Start SELECTED EXTRACT
Samuel Anthony McReynolds wrote: "While there is no question that influential political forces in El Salvador have tried to reduce the extent of the reform, this also is not unusual. If it were not the case, and the ruling elite had willingly supported reform, then there is little likelihood that reform would have been needed in the first place. Despite these limiting factors, nearly 20% of the land and rural households were affected by the reform. While this is dismissed as insufficient, it should be noted that, with the exception of Nicaragua, this is a higher percentage than in any other land reform in Latin America. It is even higher than the vaunted reform in Taiwan."[30] Meanwhile, the Army and National Guard continued to kill anyone suspected of being a leftist militant.[14] By the end of October 1979, over 100 civilians had been killed by the Army and the National Guard, but the junta claimed that the acts were committed by forces that were not under its control.[14]

From 2–5 January 1980, the three civilian members of the junta resigned. The entire cabinet, except the Minister of National Defense, Brigadier General José Guillermo García, also resigned.[12] Majano and Gutiérrez remained in place and organized the creation of a second junta.[32]

Second Junta

[edit]
The second junta. Left to right: Jaime Abdul Gutiérrez, José Ramón Ávalos Navarrete, Adolfo Arnoldo Majano, Héctor Dada Hirezi, José Antonio Morales Ehrlich.
End SELECTED EXTRACT
Start GIVEN DATA
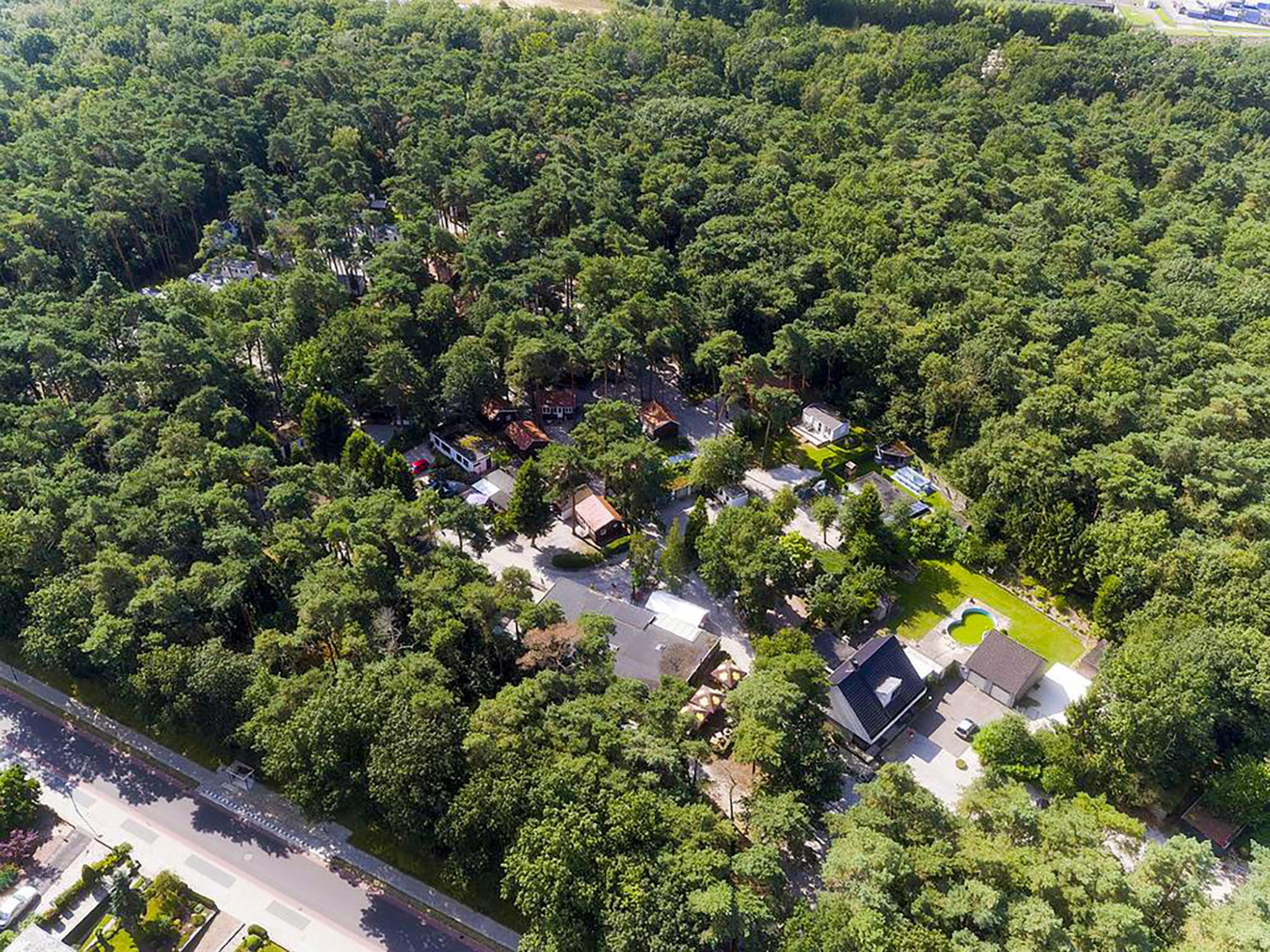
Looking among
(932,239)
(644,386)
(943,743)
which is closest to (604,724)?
(943,743)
End GIVEN DATA
- [WRITTEN TASK 1] Extract the part of the passage on El Salvador's juntas that begins at the words "From 2–5 January" and stops after the words "Antonio Morales Ehrlich.".
- [WRITTEN TASK 2] Copy every line of the spatial reasoning listing exactly as it stands, but leave the pictures out of your answer.

- [EXERCISE RESPONSE 1]
From 2–5 January 1980, the three civilian members of the junta resigned. The entire cabinet, except the Minister of National Defense, Brigadier General José Guillermo García, also resigned.[12] Majano and Gutiérrez remained in place and organized the creation of a second junta.[32]

Second Junta

[edit]
The second junta. Left to right: Jaime Abdul Gutiérrez, José Ramón Ávalos Navarrete, Adolfo Arnoldo Majano, Héctor Dada Hirezi, José Antonio Morales Ehrlich.

- [EXERCISE RESPONSE 2]
Looking among
(932,239)
(644,386)
(943,743)
which is closest to (604,724)?
(943,743)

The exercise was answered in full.